Task brief - Can you retype the passage on becoming managers word for word, beginning at the words "How do we become" and stopping after "be a manager."?

Given text -
----------------

How do we become “Managers?”
For decades, if not centuries, scholars, leaders, and the people they lead, have been attempting to define the nature of effective management. Countless books and articles have been written containing definitive checklists of what it takes to be a manager.

One of the ironies of management is that most individuals become supervisors or managers because they are very good at performing within a particular job skill. People are rewarded with a promotion to a management position because they are good accountants, engineers, salespeople, marketers, etc. Typically, because these individuals have been so focused on what they are very good at “doing,” most have seldom thought about all the aspects of effective management. Nor is it likely that these individuals have asked themselves “soft” questions like: Why do people work?, What do they want from their jobs?, What is the nature of the relationship that “others” have with work?, How can human relationships be transformed to have a greater impact on the organization?, How will I, their manager, provide the kind of environment that encourages people to bring all of themselves to work, so that they are productive, personally satisfied, and have a significant impact on organizational strategy?

----------------

Stored dataset items:

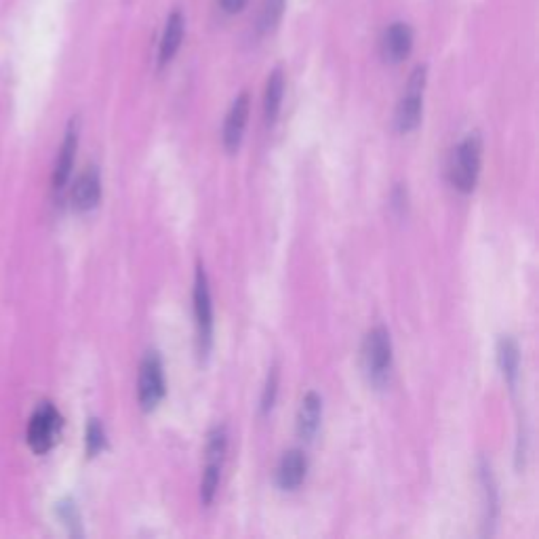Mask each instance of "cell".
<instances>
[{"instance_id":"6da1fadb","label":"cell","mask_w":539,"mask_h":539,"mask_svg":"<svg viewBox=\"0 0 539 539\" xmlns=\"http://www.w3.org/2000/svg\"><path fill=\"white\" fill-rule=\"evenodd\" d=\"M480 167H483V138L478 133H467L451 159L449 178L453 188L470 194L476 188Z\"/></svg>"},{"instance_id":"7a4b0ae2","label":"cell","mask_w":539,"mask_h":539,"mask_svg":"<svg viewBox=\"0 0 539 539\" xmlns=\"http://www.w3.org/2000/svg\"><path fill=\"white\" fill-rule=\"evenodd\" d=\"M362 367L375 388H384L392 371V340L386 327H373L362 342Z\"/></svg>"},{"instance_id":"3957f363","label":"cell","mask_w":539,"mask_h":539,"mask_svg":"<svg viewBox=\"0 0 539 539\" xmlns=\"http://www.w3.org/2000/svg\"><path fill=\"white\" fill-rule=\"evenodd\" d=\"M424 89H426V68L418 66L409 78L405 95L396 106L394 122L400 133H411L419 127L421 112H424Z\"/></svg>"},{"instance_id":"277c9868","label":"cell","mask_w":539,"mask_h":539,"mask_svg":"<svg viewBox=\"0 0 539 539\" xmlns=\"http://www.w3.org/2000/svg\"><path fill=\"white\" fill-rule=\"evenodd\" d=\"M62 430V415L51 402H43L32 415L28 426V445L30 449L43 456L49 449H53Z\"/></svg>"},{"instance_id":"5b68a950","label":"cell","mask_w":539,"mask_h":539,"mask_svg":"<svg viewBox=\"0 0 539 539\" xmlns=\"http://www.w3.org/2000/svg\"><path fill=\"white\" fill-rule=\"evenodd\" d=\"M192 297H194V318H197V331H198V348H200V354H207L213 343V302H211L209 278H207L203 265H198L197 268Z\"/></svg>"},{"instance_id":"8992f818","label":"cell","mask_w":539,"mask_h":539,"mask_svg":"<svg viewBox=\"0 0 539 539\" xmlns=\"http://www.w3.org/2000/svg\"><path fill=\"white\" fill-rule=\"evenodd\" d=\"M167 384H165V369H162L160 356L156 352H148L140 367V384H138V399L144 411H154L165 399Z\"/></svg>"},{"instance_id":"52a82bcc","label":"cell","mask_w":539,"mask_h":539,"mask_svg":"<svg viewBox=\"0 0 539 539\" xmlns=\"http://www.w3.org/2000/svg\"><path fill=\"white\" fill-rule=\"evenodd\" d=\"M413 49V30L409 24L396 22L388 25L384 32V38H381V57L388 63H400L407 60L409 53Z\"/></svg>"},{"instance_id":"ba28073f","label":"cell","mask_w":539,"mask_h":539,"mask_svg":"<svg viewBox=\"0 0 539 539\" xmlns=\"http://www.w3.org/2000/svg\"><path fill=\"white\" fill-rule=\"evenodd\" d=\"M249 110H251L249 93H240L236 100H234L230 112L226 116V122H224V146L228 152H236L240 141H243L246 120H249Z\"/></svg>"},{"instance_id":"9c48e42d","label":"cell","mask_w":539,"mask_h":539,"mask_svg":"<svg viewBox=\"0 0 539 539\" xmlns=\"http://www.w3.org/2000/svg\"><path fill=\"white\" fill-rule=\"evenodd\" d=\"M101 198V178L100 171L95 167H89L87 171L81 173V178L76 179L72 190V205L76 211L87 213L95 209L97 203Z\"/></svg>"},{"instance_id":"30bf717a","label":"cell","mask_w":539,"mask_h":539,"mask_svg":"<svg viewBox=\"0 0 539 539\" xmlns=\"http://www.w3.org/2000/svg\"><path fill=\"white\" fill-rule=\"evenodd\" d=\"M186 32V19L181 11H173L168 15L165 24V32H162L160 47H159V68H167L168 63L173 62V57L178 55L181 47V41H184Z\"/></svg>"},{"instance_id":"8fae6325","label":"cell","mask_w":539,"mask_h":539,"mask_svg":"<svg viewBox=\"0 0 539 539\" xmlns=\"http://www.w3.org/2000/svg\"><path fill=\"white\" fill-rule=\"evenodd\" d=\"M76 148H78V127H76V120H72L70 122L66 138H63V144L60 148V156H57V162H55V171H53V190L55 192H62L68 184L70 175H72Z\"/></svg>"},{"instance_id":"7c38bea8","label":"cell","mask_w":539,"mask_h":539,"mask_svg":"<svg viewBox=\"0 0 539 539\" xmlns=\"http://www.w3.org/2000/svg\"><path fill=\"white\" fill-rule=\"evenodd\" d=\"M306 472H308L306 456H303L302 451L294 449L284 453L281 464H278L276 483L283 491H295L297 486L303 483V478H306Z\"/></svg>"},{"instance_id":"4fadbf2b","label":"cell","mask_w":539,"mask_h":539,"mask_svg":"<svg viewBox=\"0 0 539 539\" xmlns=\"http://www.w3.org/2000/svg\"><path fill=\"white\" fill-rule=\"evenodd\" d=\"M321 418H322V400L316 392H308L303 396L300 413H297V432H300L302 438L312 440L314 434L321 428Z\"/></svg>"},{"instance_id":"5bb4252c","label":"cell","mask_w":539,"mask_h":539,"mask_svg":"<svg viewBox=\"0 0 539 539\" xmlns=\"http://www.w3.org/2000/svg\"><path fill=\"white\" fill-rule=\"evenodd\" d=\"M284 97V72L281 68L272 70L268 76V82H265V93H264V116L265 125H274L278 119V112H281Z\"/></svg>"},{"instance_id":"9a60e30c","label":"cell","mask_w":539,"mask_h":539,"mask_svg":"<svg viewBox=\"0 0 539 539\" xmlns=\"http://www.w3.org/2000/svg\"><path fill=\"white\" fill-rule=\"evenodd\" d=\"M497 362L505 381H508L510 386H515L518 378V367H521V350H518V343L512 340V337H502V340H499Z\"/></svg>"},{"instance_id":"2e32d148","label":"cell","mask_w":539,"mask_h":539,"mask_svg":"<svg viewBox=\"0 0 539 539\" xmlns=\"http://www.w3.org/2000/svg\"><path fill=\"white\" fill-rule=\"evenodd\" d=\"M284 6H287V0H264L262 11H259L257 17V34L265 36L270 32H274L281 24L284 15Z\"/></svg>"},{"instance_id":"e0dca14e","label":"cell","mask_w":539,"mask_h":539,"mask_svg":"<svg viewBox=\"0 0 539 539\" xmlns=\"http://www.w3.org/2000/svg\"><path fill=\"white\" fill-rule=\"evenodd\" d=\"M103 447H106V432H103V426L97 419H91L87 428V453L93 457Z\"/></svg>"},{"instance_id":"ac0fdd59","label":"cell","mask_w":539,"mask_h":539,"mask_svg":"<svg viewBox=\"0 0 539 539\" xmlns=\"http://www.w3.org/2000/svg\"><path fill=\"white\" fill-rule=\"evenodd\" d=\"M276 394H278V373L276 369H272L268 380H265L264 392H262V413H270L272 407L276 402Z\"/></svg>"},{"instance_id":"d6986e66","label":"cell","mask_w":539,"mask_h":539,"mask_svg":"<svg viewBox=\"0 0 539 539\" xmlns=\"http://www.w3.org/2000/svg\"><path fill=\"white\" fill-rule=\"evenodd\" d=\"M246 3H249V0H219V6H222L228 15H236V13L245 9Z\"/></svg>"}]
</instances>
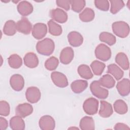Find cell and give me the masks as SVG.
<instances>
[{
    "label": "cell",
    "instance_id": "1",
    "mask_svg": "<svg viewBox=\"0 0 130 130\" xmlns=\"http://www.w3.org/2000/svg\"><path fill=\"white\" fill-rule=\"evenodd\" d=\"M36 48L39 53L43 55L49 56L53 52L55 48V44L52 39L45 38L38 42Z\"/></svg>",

----------------

Final result -
How do we become “Managers?”
For decades, if not centuries, scholars, leaders, and the people they lead, have been attempting to define the nature of effective management. Countless books and articles have been written containing definitive checklists of what it takes to be a manager.